PROBLEM :: Which lines of the entries below run from the one holding "Motståndare till den" to the one holding "Spitztüten aus Papier grün-weiß gestreift", inclusive? Set down exactly those lines and no others.

======== SUPPLIED MATERIAL ========

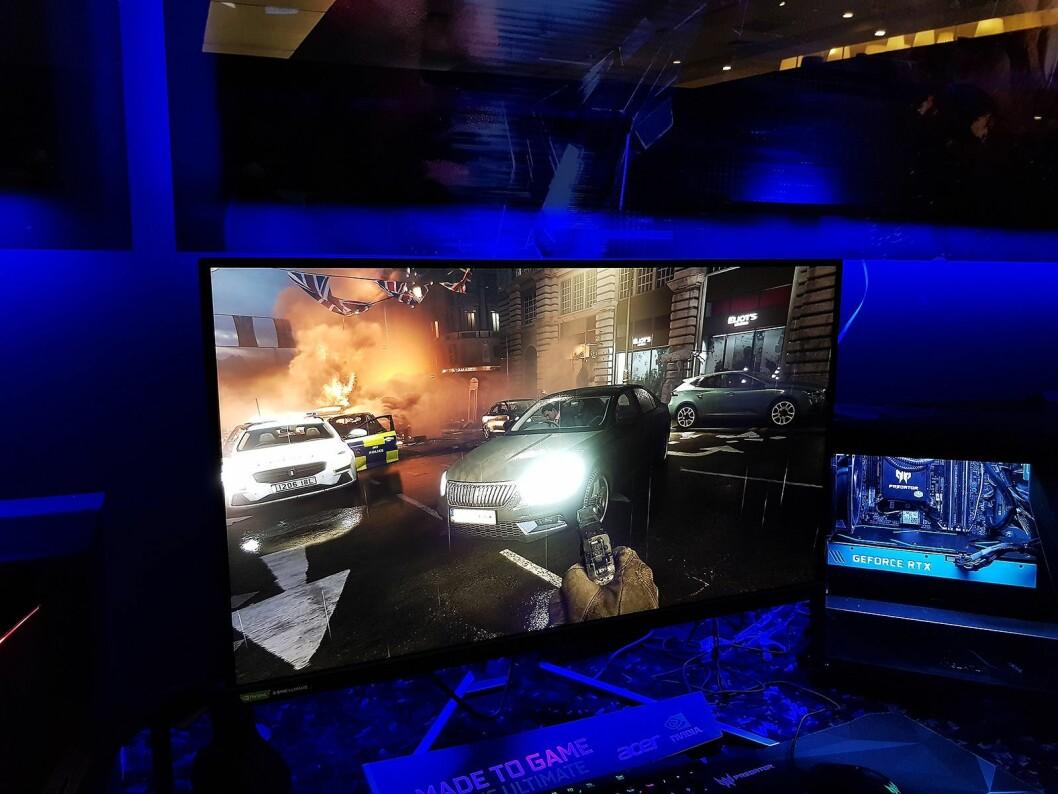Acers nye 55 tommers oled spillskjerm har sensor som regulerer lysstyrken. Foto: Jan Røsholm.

========
======== SUPPLIED MATERIAL ========

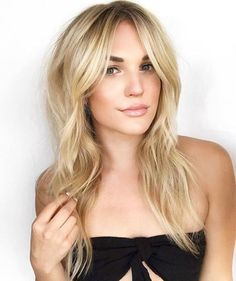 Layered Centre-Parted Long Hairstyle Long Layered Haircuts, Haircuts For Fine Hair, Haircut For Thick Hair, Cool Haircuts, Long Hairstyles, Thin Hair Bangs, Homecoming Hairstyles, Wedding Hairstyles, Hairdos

========
======== SUPPLIED MATERIAL ========

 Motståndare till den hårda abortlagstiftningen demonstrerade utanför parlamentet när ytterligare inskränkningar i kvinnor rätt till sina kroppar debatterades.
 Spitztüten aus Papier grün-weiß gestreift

========

TASK RESPONSE ::
 Motståndare till den hårda abortlagstiftningen demonstrerade utanför parlamentet när ytterligare inskränkningar i kvinnor rätt till sina kroppar debatterades.
 Spitztüten aus Papier grün-weiß gestreift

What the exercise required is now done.